How far would I have to go 'til I touched swap? Clearly something I don't want to happen.

Thanks,

Rob

foo_bar_foo 09-19-2004 07:02 PM

i think personally you are looking at the situation in an old way..
all memory in linux is virtual and all 100% is available (accept what's used for the memory map itself) for use by every running proccess.

the only thing you need to think about is swap used = 0.
therefore you system is not meeting any of the watermarks for being low on memory pages per zone
that cause swapping.....
the buffers section is ram that is mapped to the hard drive for faster reads and writes
the cache are loaded pages that aren't currently in use but are there for instant access should they be needed.
i guess from a traditional standpoint you should consider buffers and cache free memory
but like i said earlier ALL memory is free memory and nothing is loaded into memory at all.

leonscape 09-19-2004 07:05 PM

That a difficult question to answer, it depends on how much stuff your really throwing at it.
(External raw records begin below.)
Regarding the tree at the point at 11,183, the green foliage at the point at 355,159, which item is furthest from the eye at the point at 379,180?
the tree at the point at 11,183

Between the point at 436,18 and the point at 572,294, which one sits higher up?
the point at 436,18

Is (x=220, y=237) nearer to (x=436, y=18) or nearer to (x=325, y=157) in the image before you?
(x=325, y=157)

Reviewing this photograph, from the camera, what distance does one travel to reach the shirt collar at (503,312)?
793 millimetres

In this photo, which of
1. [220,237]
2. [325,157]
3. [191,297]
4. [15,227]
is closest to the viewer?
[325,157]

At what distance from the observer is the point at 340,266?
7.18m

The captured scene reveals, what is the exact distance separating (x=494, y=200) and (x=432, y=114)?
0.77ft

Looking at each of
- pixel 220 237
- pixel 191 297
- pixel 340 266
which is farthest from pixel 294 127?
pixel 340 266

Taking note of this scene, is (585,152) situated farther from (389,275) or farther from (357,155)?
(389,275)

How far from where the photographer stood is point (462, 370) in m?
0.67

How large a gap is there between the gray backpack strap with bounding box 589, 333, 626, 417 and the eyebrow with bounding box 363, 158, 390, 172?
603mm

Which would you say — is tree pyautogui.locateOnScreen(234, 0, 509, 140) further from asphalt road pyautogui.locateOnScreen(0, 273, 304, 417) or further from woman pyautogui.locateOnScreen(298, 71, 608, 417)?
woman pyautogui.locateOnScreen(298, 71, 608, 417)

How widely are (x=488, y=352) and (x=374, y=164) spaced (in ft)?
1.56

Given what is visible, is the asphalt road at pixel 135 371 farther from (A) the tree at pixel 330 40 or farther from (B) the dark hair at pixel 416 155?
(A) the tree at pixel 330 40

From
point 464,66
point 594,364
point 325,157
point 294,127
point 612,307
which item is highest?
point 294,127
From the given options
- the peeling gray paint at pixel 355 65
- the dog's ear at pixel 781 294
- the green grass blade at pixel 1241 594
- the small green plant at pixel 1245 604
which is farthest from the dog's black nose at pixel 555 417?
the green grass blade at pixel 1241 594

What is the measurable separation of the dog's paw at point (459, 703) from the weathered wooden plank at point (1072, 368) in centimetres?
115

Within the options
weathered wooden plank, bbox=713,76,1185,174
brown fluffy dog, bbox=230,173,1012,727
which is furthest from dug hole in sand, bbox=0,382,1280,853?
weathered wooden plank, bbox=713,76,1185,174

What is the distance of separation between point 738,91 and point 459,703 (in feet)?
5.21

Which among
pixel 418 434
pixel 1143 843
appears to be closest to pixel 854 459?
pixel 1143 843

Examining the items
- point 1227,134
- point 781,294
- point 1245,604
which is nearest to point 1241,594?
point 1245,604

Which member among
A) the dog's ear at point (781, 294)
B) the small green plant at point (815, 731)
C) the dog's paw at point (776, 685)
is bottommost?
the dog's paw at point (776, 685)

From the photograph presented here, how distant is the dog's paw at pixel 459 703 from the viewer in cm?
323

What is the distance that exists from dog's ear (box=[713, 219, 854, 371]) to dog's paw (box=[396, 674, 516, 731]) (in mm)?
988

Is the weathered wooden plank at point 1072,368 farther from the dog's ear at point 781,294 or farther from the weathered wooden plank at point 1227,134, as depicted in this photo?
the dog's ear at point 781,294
I mean how longs a piece of string?

Linux will try to give you the best performance it can, of course the bigger your cache, and buffers the better performance ( Although its a deminishing returns thing ). So it makes it as big as possible. So if you add more memory the bigger they'll get.

As soon as you start to do more they'll get smaller, once they get too small or something demands even more you'll start to hit swap, which is very slow.